Though there are several issues he knew would be large achievements for the city, he was surprised when residents reacted so strongly to issues like a proposed city logo and an ordinance to allow residents to raise chickens.

“There were some issues that were important to the people that I didn’t think were all that important,” he said. “Those were two issues that I got more feedback on than anything else. So the things that surprised me the most were things I never dreamed would be significant.”

During his time on the council, Bougton was appointed to work on several committees dedicated to the city’s economic development. He served as chairman of the Austin Housing & Redevelopment Authority and also worked on the port authority board at various points during his term, in part because of his interest in the city’s economy.

Boughton had previous experience with economic development, however. Back when he was an administrator for Riverland, Boughton took a sabbatical in the mid-1980s to work on a task force for the University of Wisconsin-Madison to see how Wisconsin could grow its economy as quickly as Minnesota did at the time. Since then, Boughton has always been interested in how economic development works.

“I thought it was something I could work on and contribute toward,” he said.

However, Boughton is most pleased with the work the city has done with Vision 2020. Ever since the community improvement initiative started in 2012, Boughton has been a large cheerleader for cooperation between the city and Vision 2020’s various projects. He serves on Vision 2020’s Community Recreation Center committee and has asked the city to look into ways to fund various Vision 2020 initiatives.

“It’s going to transform the city,” he said. “It’s going to be a very positive thing for the community.”

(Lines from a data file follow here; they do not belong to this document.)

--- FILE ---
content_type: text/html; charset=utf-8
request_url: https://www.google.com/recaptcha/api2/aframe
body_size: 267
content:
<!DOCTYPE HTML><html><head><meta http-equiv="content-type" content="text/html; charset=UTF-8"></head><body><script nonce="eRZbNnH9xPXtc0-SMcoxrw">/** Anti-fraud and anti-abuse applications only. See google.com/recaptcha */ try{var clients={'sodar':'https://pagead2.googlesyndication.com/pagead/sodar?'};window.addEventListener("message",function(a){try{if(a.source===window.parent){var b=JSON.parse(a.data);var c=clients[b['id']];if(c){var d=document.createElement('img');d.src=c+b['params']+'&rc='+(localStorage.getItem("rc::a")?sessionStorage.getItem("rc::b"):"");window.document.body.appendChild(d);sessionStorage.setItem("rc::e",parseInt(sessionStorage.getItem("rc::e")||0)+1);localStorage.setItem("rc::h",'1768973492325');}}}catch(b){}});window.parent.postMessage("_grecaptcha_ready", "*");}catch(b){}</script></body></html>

His colleagues will miss his experience on the council.

“Roger was the only academic on the council for years, ever since I’ve been here,” Mayor Tom Stiehm said. “He was a very good council member. I’m going to miss him a lot.”

Stiehm said Boughton had the ability to look at issues from a fresh perspective and his questions always helped the council make a better decision.

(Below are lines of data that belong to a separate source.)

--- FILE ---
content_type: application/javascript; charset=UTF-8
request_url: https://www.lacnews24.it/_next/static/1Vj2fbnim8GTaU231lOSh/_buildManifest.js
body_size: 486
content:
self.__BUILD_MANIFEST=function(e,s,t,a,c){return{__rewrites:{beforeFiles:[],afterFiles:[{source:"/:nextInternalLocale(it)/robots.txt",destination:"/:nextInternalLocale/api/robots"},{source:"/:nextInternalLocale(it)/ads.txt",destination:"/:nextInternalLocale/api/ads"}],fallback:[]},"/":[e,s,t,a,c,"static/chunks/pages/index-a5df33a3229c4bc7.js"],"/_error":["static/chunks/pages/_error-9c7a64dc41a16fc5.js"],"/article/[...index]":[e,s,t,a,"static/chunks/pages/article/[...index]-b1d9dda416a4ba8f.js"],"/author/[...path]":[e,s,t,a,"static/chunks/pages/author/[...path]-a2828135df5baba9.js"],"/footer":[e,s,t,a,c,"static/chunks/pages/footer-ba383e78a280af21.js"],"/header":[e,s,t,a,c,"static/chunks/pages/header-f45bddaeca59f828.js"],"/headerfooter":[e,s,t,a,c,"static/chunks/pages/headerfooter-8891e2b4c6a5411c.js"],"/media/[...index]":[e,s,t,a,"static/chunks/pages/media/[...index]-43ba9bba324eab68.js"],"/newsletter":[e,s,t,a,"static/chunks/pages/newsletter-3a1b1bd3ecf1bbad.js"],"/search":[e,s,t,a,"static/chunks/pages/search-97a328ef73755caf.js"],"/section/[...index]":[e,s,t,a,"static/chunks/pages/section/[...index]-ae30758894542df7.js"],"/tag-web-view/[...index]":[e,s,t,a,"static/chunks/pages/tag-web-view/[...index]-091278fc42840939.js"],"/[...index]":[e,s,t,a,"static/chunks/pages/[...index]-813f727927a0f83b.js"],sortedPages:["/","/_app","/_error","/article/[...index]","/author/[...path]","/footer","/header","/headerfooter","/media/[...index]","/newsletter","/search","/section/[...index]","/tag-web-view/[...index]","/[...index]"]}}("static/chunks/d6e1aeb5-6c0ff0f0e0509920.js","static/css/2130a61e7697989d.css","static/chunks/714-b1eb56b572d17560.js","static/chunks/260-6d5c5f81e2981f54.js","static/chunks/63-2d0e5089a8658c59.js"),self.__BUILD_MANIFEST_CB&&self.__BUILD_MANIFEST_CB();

His fellow council members also thought highly of him.

“I have great respect for Roger,” Council Member Janet Anderson said. “He brings a thoughtful, balanced perspective to Council discussions.”

Boughton knew he would end his council term in 2014, however. He had been a big believer in serving few terms to allow the city to grow from fresh ideas.

“If you’re running for more than two terms, you’re likely just running for the office, and not to help the community,” he said.

To that end, Boughton approached Dave Hagen to replace him on the council. Though he and Hagen don’t always see issues in the same light — Boughton said he and Hagen “disagree on many issues” — he knew Hagen would represent the city well.

“He’s going to be a wonderful council member,” Boughton said.

Boughton is going to miss getting to know the city staff and all the updates on city affairs, but he’s still going to stay busy. He joined the state board of psychology in 2013 and is excited to continue working on various issues, including several senior committees for the aging.

“My wife told me I can’t stay at home,” Boughton said with a smile. “So I’m keeping myself busy.”